### What is being asked
Output, exactly as written, the lines below from the one that has "a plate with" through the one that has "MALANG: Kren mengangkat"; nothing else, and no pictures.

### Records supplied
──────────

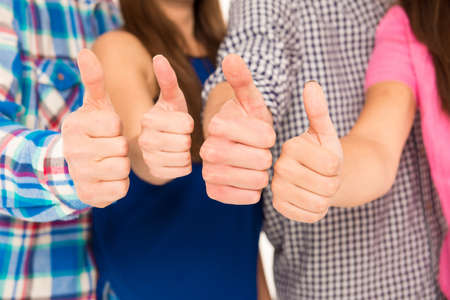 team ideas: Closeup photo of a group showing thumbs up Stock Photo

──────────

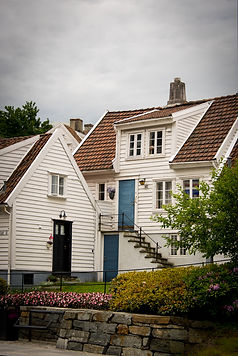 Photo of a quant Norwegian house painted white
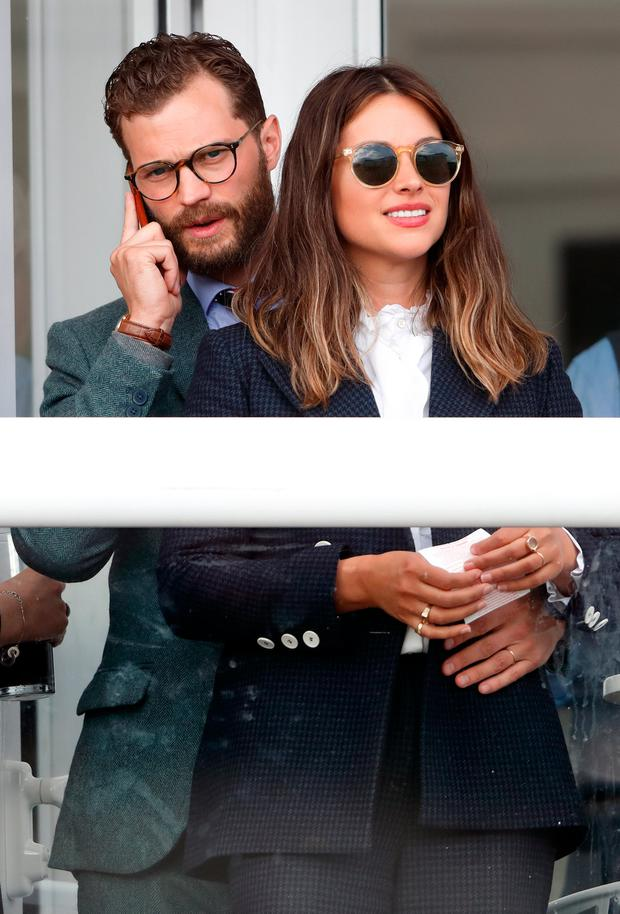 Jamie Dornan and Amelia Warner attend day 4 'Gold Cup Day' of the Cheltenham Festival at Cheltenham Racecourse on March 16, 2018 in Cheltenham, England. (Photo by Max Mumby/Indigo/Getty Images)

──────────

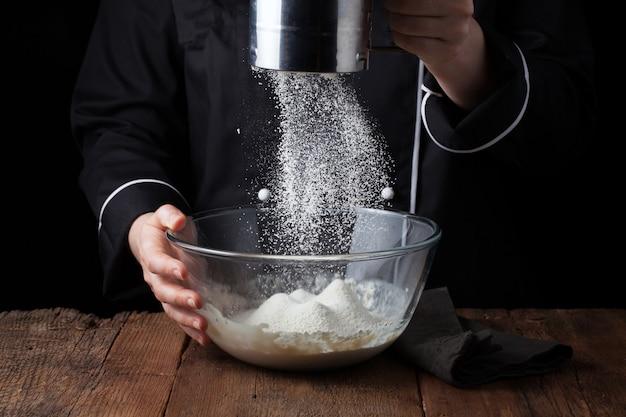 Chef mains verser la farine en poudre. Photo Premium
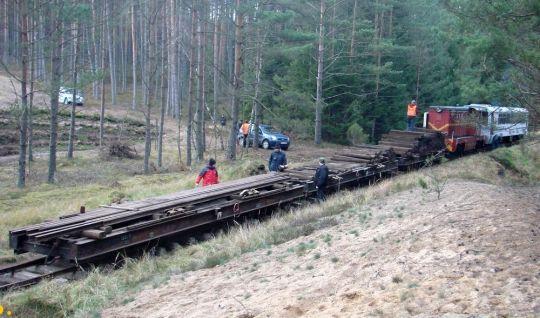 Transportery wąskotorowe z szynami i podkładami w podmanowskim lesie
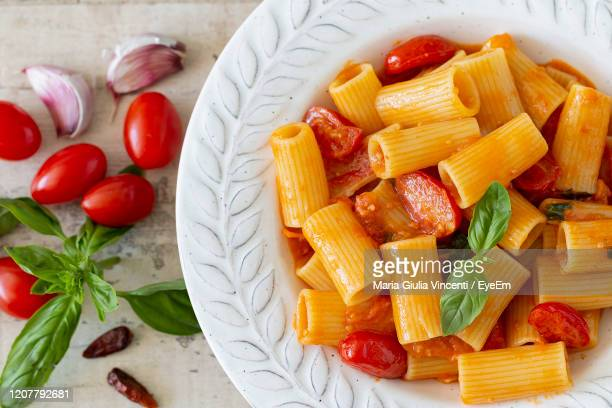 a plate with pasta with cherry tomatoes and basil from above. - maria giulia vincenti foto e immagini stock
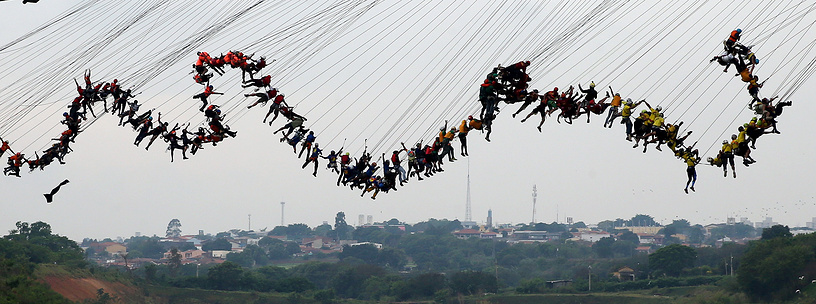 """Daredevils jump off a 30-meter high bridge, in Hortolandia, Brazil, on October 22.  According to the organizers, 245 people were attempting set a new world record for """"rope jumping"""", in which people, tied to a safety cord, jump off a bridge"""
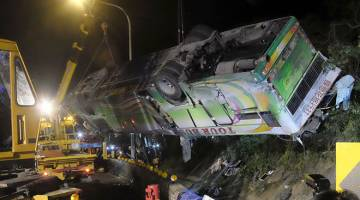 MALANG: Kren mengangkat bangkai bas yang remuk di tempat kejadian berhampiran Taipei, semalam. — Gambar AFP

──────────

### Written reply
 a plate with pasta with cherry tomatoes and basil from above. - maria giulia vincenti foto e immagini stock
 """Daredevils jump off a 30-meter high bridge, in Hortolandia, Brazil, on October 22.  According to the organizers, 245 people were attempting set a new world record for """"rope jumping"""", in which people, tied to a safety cord, jump off a bridge"""
 MALANG: Kren mengangkat bangkai bas yang remuk di tempat kejadian berhampiran Taipei, semalam. — Gambar AFP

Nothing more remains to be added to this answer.